* Written instruction *
Update the lines below, changing every "wetsuit sleeve" to "neoprene sleeve" and leaving the rest unchanged.

* Excerpted data *
## Start
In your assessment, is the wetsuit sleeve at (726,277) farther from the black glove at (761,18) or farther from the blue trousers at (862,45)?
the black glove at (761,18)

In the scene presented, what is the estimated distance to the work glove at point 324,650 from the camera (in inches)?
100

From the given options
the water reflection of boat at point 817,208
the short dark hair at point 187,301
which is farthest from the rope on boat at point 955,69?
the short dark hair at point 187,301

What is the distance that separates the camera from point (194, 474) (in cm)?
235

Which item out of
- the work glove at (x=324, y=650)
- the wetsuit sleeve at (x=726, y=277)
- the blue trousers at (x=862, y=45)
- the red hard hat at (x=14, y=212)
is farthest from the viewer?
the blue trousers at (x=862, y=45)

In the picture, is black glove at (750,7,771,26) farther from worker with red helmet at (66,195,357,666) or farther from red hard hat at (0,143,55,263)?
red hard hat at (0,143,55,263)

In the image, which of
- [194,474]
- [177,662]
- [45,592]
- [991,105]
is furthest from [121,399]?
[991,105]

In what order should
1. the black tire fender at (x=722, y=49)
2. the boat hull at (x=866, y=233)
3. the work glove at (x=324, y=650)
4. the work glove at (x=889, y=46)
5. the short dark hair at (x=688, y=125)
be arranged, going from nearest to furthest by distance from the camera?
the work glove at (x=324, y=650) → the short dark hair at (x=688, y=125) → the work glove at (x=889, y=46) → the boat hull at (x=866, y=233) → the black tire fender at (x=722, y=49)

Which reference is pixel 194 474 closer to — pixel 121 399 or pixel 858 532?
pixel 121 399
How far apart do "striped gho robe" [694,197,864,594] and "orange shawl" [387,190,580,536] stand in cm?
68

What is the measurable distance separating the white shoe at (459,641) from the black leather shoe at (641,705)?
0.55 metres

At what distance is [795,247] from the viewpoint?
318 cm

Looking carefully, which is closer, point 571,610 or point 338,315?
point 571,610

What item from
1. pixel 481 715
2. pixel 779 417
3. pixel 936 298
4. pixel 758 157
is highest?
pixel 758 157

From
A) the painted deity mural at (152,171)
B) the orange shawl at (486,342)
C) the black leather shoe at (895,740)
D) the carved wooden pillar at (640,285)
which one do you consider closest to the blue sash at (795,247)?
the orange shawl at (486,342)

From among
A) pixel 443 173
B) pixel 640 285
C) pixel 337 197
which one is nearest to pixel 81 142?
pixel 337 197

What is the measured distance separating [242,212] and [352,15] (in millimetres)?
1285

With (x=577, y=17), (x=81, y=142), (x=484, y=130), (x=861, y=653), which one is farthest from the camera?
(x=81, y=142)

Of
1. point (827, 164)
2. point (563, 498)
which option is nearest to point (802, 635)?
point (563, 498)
## End
* Answer to this problem *
In your assessment, is the neoprene sleeve at (726,277) farther from the black glove at (761,18) or farther from the blue trousers at (862,45)?
the black glove at (761,18)

In the scene presented, what is the estimated distance to the work glove at point 324,650 from the camera (in inches)?
100

From the given options
the water reflection of boat at point 817,208
the short dark hair at point 187,301
which is farthest from the rope on boat at point 955,69?
the short dark hair at point 187,301

What is the distance that separates the camera from point (194, 474) (in cm)?
235

Which item out of
- the work glove at (x=324, y=650)
- the neoprene sleeve at (x=726, y=277)
- the blue trousers at (x=862, y=45)
- the red hard hat at (x=14, y=212)
is farthest from the viewer?
the blue trousers at (x=862, y=45)

In the picture, is black glove at (750,7,771,26) farther from worker with red helmet at (66,195,357,666) or farther from red hard hat at (0,143,55,263)?
red hard hat at (0,143,55,263)

In the image, which of
- [194,474]
- [177,662]
- [45,592]
- [991,105]
is furthest from [121,399]?
[991,105]

In what order should
1. the black tire fender at (x=722, y=49)
2. the boat hull at (x=866, y=233)
3. the work glove at (x=324, y=650)
4. the work glove at (x=889, y=46)
5. the short dark hair at (x=688, y=125)
be arranged, going from nearest to furthest by distance from the camera?
the work glove at (x=324, y=650) → the short dark hair at (x=688, y=125) → the work glove at (x=889, y=46) → the boat hull at (x=866, y=233) → the black tire fender at (x=722, y=49)

Which reference is pixel 194 474 closer to — pixel 121 399 or pixel 858 532?
pixel 121 399
How far apart do "striped gho robe" [694,197,864,594] and "orange shawl" [387,190,580,536] stand in cm?
68

What is the measurable distance separating the white shoe at (459,641) from the black leather shoe at (641,705)?
0.55 metres

At what distance is [795,247] from the viewpoint?
318 cm

Looking carefully, which is closer, point 571,610 or point 338,315?
point 571,610

What item from
1. pixel 481 715
2. pixel 779 417
3. pixel 936 298
4. pixel 758 157
is highest?
pixel 758 157

From
A) the painted deity mural at (152,171)
B) the orange shawl at (486,342)
C) the black leather shoe at (895,740)
D) the carved wooden pillar at (640,285)
which one do you consider closest to the blue sash at (795,247)?
the orange shawl at (486,342)

From among
A) pixel 443 173
B) pixel 640 285
C) pixel 337 197
which one is nearest to pixel 81 142?
pixel 337 197

What is the measured distance separating [242,212] and [352,15] (in millimetres)?
1285

With (x=577, y=17), (x=81, y=142), (x=484, y=130), (x=861, y=653), which one is farthest from the camera?
(x=81, y=142)

Of
1. point (827, 164)
2. point (563, 498)
which option is nearest to point (802, 635)?
point (563, 498)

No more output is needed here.